NSO Data Science opening remarks

The event was greatly enriched by sponsorship from IASSIST, the International Association for Social Science Information Services and Technology.  IASSIST is developing outreach efforts to areas around the world, and provided translation services and lunch for workshop participants.  We had two days of delicious хуушуур (huushur), сүүтэй цай (milk tea), and other Mongolian specialties at Modern Nomads.  Joining IASSIST is a great way to get in touch with a worldwide network of data professionals!

 

This slideshow requires JavaScript.

National_University_of_Mongolia_Seal National University of Mongolia

On Wednesday, May 9, I spoke on Data Literacy to approximately 70 students of statistics at the National University of Mongolia (Монгол Улсын Их Сургууль). Even though the talk started at 7:40 am, students were attentive and asked probing questions. Clearly, they are the future of data science –very curious about career trends and the nature of the work and skills required.   I am sure they will succeed if they remain as focused as they were that day!  Амжилт хүсьё!

 

This slideshow requires JavaScript.

Thanks to D. Amarjargal for inviting me, and B. Myagmarsuren for translating!

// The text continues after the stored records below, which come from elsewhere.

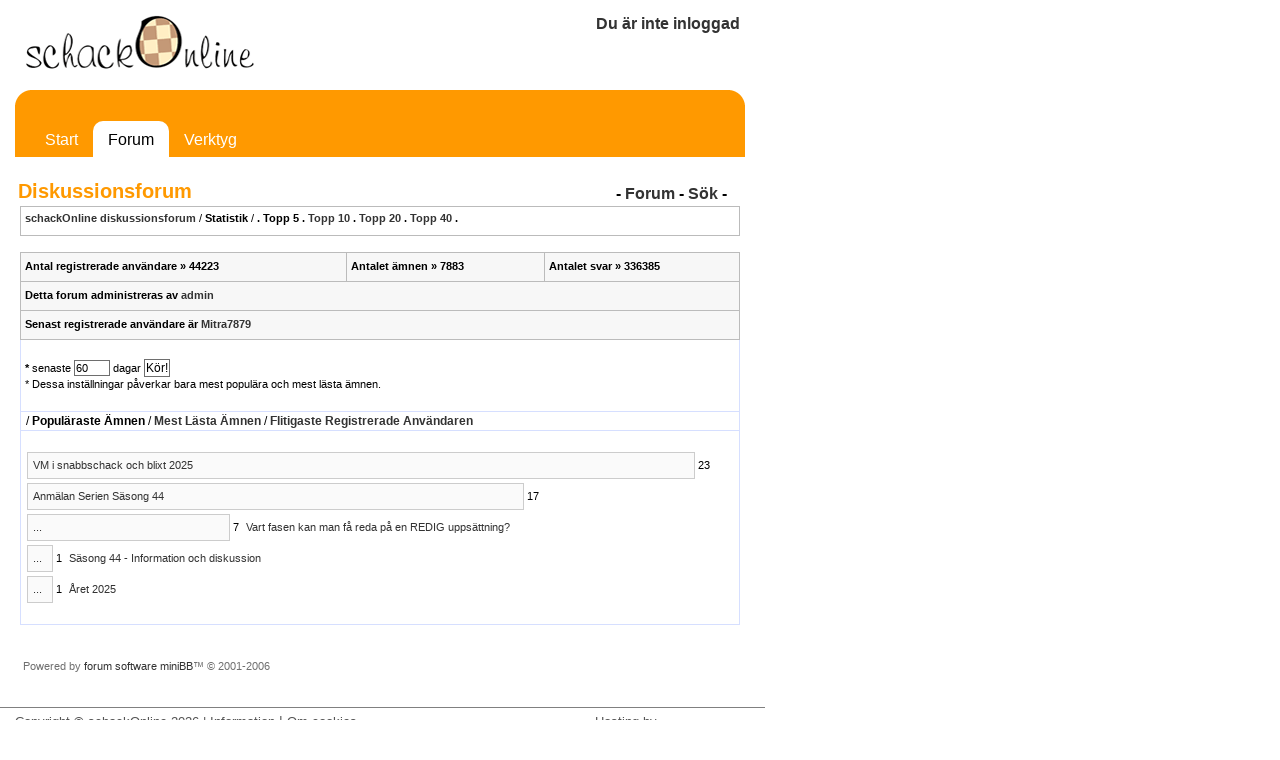

--- FILE ---
content_type: text/html; charset=UTF-8
request_url: https://schackonline.com/forum/index.php?PHPSESSID=cuivvstnaim78op0kvi187geg2&action=stats
body_size: 7476
content:
<!DOCTYPE html>
<html>
<head>
<meta http-equiv="Content-Type" content="text/html; charset=utf-8" />
<title>schackOnline diskussionsforum - Statistik</title>
<style language=css>
	#brade td{
		width:35px;height:35px; text-align:center;
		cursor:pointer;
	}
</style>
<link href="../includes/stilar.css" rel="stylesheet" type="text/css" />
</head>

<body>
<header id="header">
  <div style="padding-left:25px; float:left"><a href="/" target="_top"><img src="/img/so-logga-230x55.png" alt="schackOnline logo" width="230" height="55" hspace="0" vspace="0" border="0" /></a></div>
  <div class="info_text" style="padding-right: 10px"><div align='right'><a title='Logga in' href='/'>Du är inte inloggad</a></div></div>
  <div style="clear:both;"></div>
</header>
<div id="body_container" style="padding-left:15px;"><link href="//schackonline.com/forum/bb_schackonline_style.css" type="text/css" rel="STYLESHEET" />
<p>

	<div><div id="loginbox">
    <div class="roundtop" align="left"><img src="/img/tl.gif" alt="" width="15" height="15" class="corner" style="display: none" /></div>	
			<nav id="ny_navbar" style="margin:0px">
				<ul id="ny_nav">
					<li><a href="/">Start</a>
					<li class="selected"><a href="/forum/">Forum</a>
					<li><a href="/tools/index">Verktyg</a>
				</ul>
			</nav>	
		</div>
	</div>
<table style="width:98%;margin-top:20px" border="0">
<tr>
<td><h1 style="margin:0;padding:0">Diskussionsforum</h1></td><td style="text-align:right" valign="bottom" colspan="2"><b>&nbsp;- <a href="//schackonline.com/forum/index.php">Forum</a> - <a href="//schackonline.com/forum/index.php?PHPSESSID=9d8ktlh6hkk2dsr9rtbc8g4rt5&action=search">Sök</a> -</b></td></tr>
</table><table class="forumsmb">
<tr>
<td class="caption3" style="width:100%"><span class="txtNr"><b><a href="//schackonline.com/forum/index.php">schackOnline diskussionsforum</a></b> / <b>Statistik</b> / <b> . Topp 5 . <a href="//schackonline.com/forum/index.php?PHPSESSID=9d8ktlh6hkk2dsr9rtbc8g4rt5&action=stats&amp;top=1&amp;days=60&amp;lst=0" rel="nofollow">Topp 10</a> . <a href="//schackonline.com/forum/index.php?PHPSESSID=9d8ktlh6hkk2dsr9rtbc8g4rt5&action=stats&amp;top=2&amp;days=60&amp;lst=0" rel="nofollow">Topp 20</a> . <a href="//schackonline.com/forum/index.php?PHPSESSID=9d8ktlh6hkk2dsr9rtbc8g4rt5&action=stats&amp;top=3&amp;days=60&amp;lst=0" rel="nofollow">Topp 40</a> . </b></span></td>
</tr>
</table>

<form action="//schackonline.com/forum/index.php?PHPSESSID=9d8ktlh6hkk2dsr9rtbc8g4rt5&" method="post" class="formStyle">

<table class="forumsmb">
<tr>
<td class="caption2">Antal registrerade användare &raquo; 44223</td>
<td class="caption2">Antalet ämnen &raquo; 7883</td>
<td class="caption2">Antalet svar &raquo; 336385</td>
</tr>
<tr>
<td class="caption2" colspan="3">
Detta forum administreras av <a href="//schackonline.com/forum/index.php?PHPSESSID=9d8ktlh6hkk2dsr9rtbc8g4rt5&action=userinfo&amp;user=1" rel="nofollow">admin</a>
</td>
</tr>

<tr>
<td class="caption2" colspan="3">
Senast registrerade användare är <a href="//schackonline.com/forum/index.php?PHPSESSID=9d8ktlh6hkk2dsr9rtbc8g4rt5&action=userinfo&amp;user=82574" rel="nofollow">Mitra7879</a>
</td>
</tr>

<tr>
<td class="caption5" colspan="3">
<input type="hidden" name="action" value="stats" />
<input type="hidden" name="top" value="0" />
<input type="hidden" name="lst" value="0" />
<br />
<b>*</b> senaste <input type="text" size="4" maxlength="4" name="days" value="60" class="textForm" /> dagar 
<input type="submit" value="Kör!" class="inputButton" />
<br />
* Dessa inställningar påverkar bara mest populära och mest lästa ämnen.
<br /><br />
</td>
</tr>
<!--/13-->

<tr>
<td class="caption1" colspan="3"> / <b>Populäraste Ämnen</b> / <b><a href="//schackonline.com/forum/index.php?PHPSESSID=9d8ktlh6hkk2dsr9rtbc8g4rt5&action=stats&amp;top=0&amp;days=60&amp;lst=1" rel="nofollow">Mest Lästa Ämnen</a></b> / <b><a href="//schackonline.com/forum/index.php?PHPSESSID=9d8ktlh6hkk2dsr9rtbc8g4rt5&action=stats&amp;top=0&amp;days=60&amp;lst=2" rel="nofollow">Flitigaste Registrerade Användaren</a></b></td>
</tr>
<tr>
<td class="caption5" colspan="3" style="text-align:center"><br /><table width="98%">
<tr>
<td width="100%" class="tbStBar" style="text-align:left;"><a href="//schackonline.com/forum/1_49123_0.html" rel="nofollow">VM i snabbschack och blixt 2025</a></td>
<td style="text-align:left;"><span class="txtSm">23</span></td>
<td width="100%" style="text-align:left;"><span class="txtNr">&nbsp;</span></td>
</tr>
</table>
<table width="98%">
<tr>
<td width="74%" class="tbStBar" style="text-align:left;"><a href="//schackonline.com/forum/5_49126_0.html" rel="nofollow">Anmälan Serien Säsong 44</a></td>
<td style="text-align:left;"><span class="txtSm">17</span></td>
<td width="100%" style="text-align:left;"><span class="txtNr">&nbsp;</span></td>
</tr>
</table>
<table width="98%">
<tr>
<td width="30%" class="tbStBar" style="text-align:left;"><a href="//schackonline.com/forum/2_49124_0.html" rel="nofollow">...</a></td>
<td style="text-align:left;"><span class="txtSm">7</span></td>
<td width="100%" style="text-align:left;"><span class="txtNr">&nbsp;<a href="//schackonline.com/forum/2_49124_0.html" rel="nofollow">Vart fasen kan man få reda på en REDIG uppsättning?</a></span></td>
</tr>
</table>
<table width="98%">
<tr>
<td width="4%" class="tbStBar" style="text-align:left;"><a href="//schackonline.com/forum/5_49125_0.html" rel="nofollow">...</a></td>
<td style="text-align:left;"><span class="txtSm">1</span></td>
<td width="100%" style="text-align:left;"><span class="txtNr">&nbsp;<a href="//schackonline.com/forum/5_49125_0.html" rel="nofollow">Säsong 44 - Information  och diskussion</a></span></td>
</tr>
</table>
<table width="98%">
<tr>
<td width="4%" class="tbStBar" style="text-align:left;"><a href="//schackonline.com/forum/2_49122_0.html" rel="nofollow">...</a></td>
<td style="text-align:left;"><span class="txtSm">1</span></td>
<td width="100%" style="text-align:left;"><span class="txtNr">&nbsp;<a href="//schackonline.com/forum/2_49122_0.html" rel="nofollow">Året 2025</a></span></td>
</tr>
</table>
<br /></td>
</tr>
</table>
</form>
<table class="tbTransparent">
<tr>
<td>

<span class="txtSm"><!--Sidan laddades på (sek.): 0.024--><br />

<!--Copyright link. You may not remove it if you use free GPL licence. Refer to ./COPYING file for more-->
Powered by <a href="http://www.miniBB.net">forum software miniBB</a>&trade; &copy; 2001-2006
<!--End of copyright link-->

</span>

</td>
</tr>
</table>

</body>
</html>
</div>
<footer id="footer" style="max-width:750px">
	<div id="footer-text">
		<a href="/?pid=info/information">Copyright &copy; schackOnline 2026 | Information</a> | 
		<a href="javascript:popup_cookie_info()">Om cookies</a>
		<div style="margin-right:20px; float:right;">
			<a href="http://www.ballou.se" rel="noopener" target="_blank">Hosting by<br/>
			<img src="/img/ballou_logo2.png" style="width: 150px;height: 44px;" alt="Ballou Hosting" border="0"/></a>
		</div>
	</div>
</footer> 
<script language="JavaScript">
<!-- 
	function popup_cookie_info() {
	  myWin= window.open("/content/info/cookies.php", "displayWindow", "width=500,height=200,resizable=yes,status=no,toolbar=no,menubar=no,scrollbars=yes");
	    myWin.self.focus();
	}
//-->
</script>
</body>
</html>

ХААИСMongolian University of Life Sciences

On Thursday, May 10, I traveled to the southern side of Ulaanbaatar to speak at the Mongolian University of Life Sciences (Хөдөө Аж Ахуйн Их Сургууль), giving two presentations on Big Data and Data Visualization to a group of approximately 20 faculty of the School of Economics and Business.

 

 

This slideshow requires JavaScript.

The faculty here were very welcoming and discussed many issues in applying big data and visualization techniques to their work.  Many thanks to P. Munktuhya (Head of the Department of Economics, Statistics, and Mathematical Modeling) for arranging the event, to G. Ganzorig (Senior Lecturer in Agricultural and Applied Economics) for translation, and to B. Baasansukh (Dean of the School of Economics and Business) for the invitation.

I was also able to have a very informative and positive meeting with Ts. Sukhtulga (Chief of Administration and International Affairs) to discuss possibilities for cooperation with Rutgers University.  An article (in Mongolian) about my visit appeared here.  I really regretted not having more time to spend here!

MUST_logo_20130530082631

 

 

Mongolian University of Science and Technology

My final talk on Friday, May 11 was at the Mongolian University of Science and Technology (Шинжлэх Ухаан, Технологийн Их Сургууль), where I spoke on Big Data, Reproducible Research, and Data Visualization, hitting highlights from my earlier presentations during the week.

 

This slideshow requires JavaScript.

Approximately 40 faculty and students from MUST’s School of Business Administration and Humanities attended.  Once again, the audience was attentive and questioning up until the end, even though the talk was held late on Friday afternoon.  I was very impressed by the curiosity and dedication of the Mongolian academic community here, and throughout my trip.

At MUST, I would like to thank J. Oyuntungalag (Professor of Technology Management) for arranging the talk.  I also enjoyed a good meeting with U. Batbaatar and P. Jargaltuya of the Office of International Affairs and Cooperation.

On Friday, I was also able to spend some time at the Mongolian Marketing Consulting Group‘s offices to learn more about how they conduct polling, market research, and other data collection, thanks to the hospitality of Ch. Davaasuren.

It was such a memorable and rewarding experience that I must continue to thank those who made it possible, once again Ch. Davaasuren who helped throughout the week, and especially to M. Bayarmaa who worked tirelessly to organize many aspects of the week’s events and behind the scenes to keep things running smoothly.

I can only hope that this is the start of a long and productive collaboration with the Mongolian data world.

Би цагийг гайхалтай сайхан өнгөрөөсөн! (I had a glorious time!)